Feast Your Eyes, Myla Goldberg
I
got so sucked into this book, I could hardly bear to to put it down. An
incredible story about women, art, motherhood, ambition, and friendship. It’s told
in the form of an exhibition catalogue, and the description of the
photographs, and the way they are woven into the story, is so ingenious. I had a good long cry at the end, and just seeing the cover, I still feel a glimmer of that cathartic feeling. It is spectacular.
Birth Chart, Rachel Feder
If you were to make a Venn diagram of this book's various interests — motherhood, astrology, Romantic and Modernist literature, forgotten 90s hits — I would be right there at the middle of it. Plus, I'm friends with a lot of the author's friends who make occasional guest appearances. Which is to say, I am, like, the perfect target audience for this book, so OF COURSE I loved it. I loved it so much that I don't know if you will love it too, though I really think it is wonderfully creative, mesmerizing poetry. But if you're trying to decide whether it's right for you, you can start by
following Rachel Feder on Twitter: you'll be convinced.
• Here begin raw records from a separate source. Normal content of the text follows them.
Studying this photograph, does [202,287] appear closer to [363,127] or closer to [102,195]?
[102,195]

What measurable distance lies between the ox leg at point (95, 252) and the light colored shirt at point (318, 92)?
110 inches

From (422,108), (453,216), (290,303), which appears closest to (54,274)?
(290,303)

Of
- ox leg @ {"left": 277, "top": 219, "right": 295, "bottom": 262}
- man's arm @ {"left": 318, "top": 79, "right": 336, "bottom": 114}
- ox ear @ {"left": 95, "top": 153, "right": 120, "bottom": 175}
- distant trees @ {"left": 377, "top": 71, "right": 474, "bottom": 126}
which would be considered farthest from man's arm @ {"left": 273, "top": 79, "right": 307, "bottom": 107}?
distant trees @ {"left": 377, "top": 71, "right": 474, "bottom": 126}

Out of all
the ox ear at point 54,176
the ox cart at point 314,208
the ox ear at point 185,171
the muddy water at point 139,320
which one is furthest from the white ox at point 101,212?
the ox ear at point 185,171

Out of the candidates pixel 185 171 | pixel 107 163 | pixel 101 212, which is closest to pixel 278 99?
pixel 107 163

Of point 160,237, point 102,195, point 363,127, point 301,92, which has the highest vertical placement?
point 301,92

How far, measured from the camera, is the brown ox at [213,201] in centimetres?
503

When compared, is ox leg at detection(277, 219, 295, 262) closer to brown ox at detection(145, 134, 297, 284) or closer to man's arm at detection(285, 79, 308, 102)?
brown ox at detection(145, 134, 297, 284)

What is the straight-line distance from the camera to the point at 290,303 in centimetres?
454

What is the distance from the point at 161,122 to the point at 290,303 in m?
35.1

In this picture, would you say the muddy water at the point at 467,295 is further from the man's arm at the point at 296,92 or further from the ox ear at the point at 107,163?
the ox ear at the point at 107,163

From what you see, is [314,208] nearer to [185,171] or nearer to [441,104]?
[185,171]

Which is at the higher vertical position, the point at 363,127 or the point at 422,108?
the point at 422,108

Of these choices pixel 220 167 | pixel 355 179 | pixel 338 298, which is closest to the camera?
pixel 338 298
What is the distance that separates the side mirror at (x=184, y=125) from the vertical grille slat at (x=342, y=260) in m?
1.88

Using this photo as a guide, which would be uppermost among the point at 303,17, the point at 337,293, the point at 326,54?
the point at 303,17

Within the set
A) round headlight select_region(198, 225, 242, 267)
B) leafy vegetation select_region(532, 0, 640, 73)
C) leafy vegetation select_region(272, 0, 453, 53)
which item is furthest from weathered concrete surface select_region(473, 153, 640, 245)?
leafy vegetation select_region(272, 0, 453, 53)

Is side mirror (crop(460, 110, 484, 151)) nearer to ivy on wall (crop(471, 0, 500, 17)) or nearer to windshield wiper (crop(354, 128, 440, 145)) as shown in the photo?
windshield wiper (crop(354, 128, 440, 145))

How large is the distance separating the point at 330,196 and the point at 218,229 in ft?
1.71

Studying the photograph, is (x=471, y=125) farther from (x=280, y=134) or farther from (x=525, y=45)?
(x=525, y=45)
A Little Annihilation, Anna Janko
Homie, Danez Smith
Beautiful, tender, funny, moving.
Exciting Times, Naoise Dolan
This novel could almost have been co-written by Sally Rooney and Caitriona Lally, it seemed like such a perfect blend of their sensibilities. Is this an Irish Millenials thing? I don't usually make generalizations like that, but I do wonder, a little bit. What I really want to think about, and hopefully will at some point, is the interconnection between avowed Marxist ideals and the resistance to bourgeois heteronormative marriage plots, because there's something really interesting going on there.
But anyhow. This novel follows the adventures of a young Irish woman who is teaching (British) English in Hong Kong, particularly her romantic entanglements with a British banker (male) and a Hong Kong lawyer (female). It wears its politics on its sleeves, and I couldn't quite decide how I felt about that — they were so closely aligned to my own that I couldn't help but enjoy it a little, even as I also felt somewhat wary of the way they were so openly presented. But given how much time I spend thinking about politics, or discussing them with my friends, why wouldn't characters in novels do the same? Sometimes realism is weird.